==== Page extract
You can do that and recognize it, and it's fully recognized. I mean, the centerlessness of experience, the illusoriness of the self, the freedom of all of that,

is fully present in the first instant, even before anything has changed about your experience. Like if you're angry or impatient or annoyed or whatever the thing is, anxious, fearful, sad, the energy of all of that mental state can be still fully present. And when the center drops out, the freedom of selflessness, the freedom of emptiness is fully available to

even before anything has changed at the level of experience, right? So your freedom is not contingent upon the subsequent changes that will in fact happen because, you know, then you've become mindful, you're no longer thinking about why you should be angry, whatever it is. So I'm not saying that there isn't implications for the character of your experience in subsequent moments, but the real non-duality of this is that on some level, anger isn't even anger. Like anger recognized

is also just non-dual wisdom. And so it is with any other negative emotion. Like it equalizes everything in the end because there's just consciousness and its contents and there's no center to that. Let me just jump in on that for a second. Let's take a moment of anger or a moment of spaghetti sauce on the shirt or whatever it is. So dualistic... That might be setting the bar too high, but... Dualistic mindfulness. Mm-hmm.
========
■ **Task instructions**:
• 1. Reproduce the part of the meditation transcript starting with "is also just" and going on through "Dualistic mindfulness. Mm-hmm.".
• 2. Continue the meditation transcript from its last line onward.
The records are not needed for anything here.
==== Supplied data
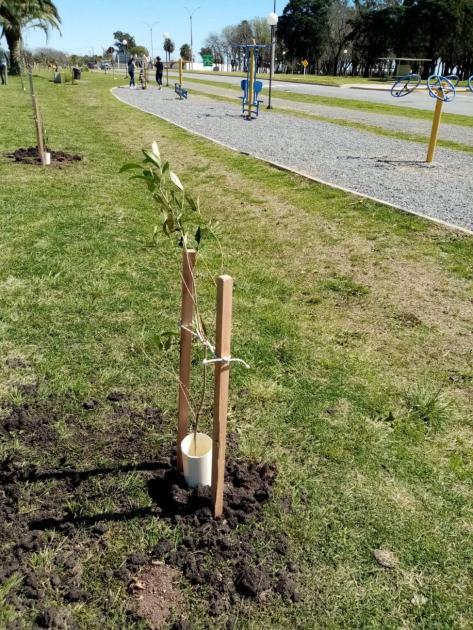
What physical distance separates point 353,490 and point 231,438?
2.26 feet

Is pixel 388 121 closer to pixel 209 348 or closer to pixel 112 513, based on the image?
pixel 209 348

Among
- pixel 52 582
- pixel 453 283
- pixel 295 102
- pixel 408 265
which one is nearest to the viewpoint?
pixel 52 582

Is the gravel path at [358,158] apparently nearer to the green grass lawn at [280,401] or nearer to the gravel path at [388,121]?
the green grass lawn at [280,401]

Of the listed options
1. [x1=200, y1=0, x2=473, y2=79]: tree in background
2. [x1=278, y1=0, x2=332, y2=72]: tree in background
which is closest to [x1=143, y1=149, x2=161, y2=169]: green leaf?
========
■ **Task answers**:
• 1.
is also just non-dual wisdom. And so it is with any other negative emotion. Like it equalizes everything in the end because there's just consciousness and its contents and there's no center to that. Let me just jump in on that for a second. Let's take a moment of anger or a moment of spaghetti sauce on the shirt or whatever it is. So dualistic... That might be setting the bar too high, but... Dualistic mindfulness. Mm-hmm.

• 2.
So the way most of us experience mindfulness, which is, oh, okay, I can see this has happened. I can notice that I'm angry. Maybe I can summon some investigative powers like, oh, I can see that anger isn't a monolithic thing. It's a compound. It consists of buzzing in my chest, self-righteous thoughts, ears turning red, whatever. And in that putting of anger through a cheese grater, we are less aware

We're less owned by it. What's the difference between that dualistic mindfulness, I am doing all of that, and a non-dual mindfulness where we're having the same anger? What is the increase in freedom if we're going from dualistic mindfulness to non-dualistic mindfulness? Well, the first thing to say is that even the dualistic mindfulness is a very important stage and an amazing thing

have accomplished and

It's all too rare in this world. I mean, most people out there don't have this practice and would benefit from it, right? So it's like you're in a very rarefied position just to be practicing and to know the difference between being lost in thought and identified with thought and not, right? And that's just to be able to get off the ride for a few moments is an enormous change in one's capacity to be happy and to not suffer unnecessarily, which is so much of what is...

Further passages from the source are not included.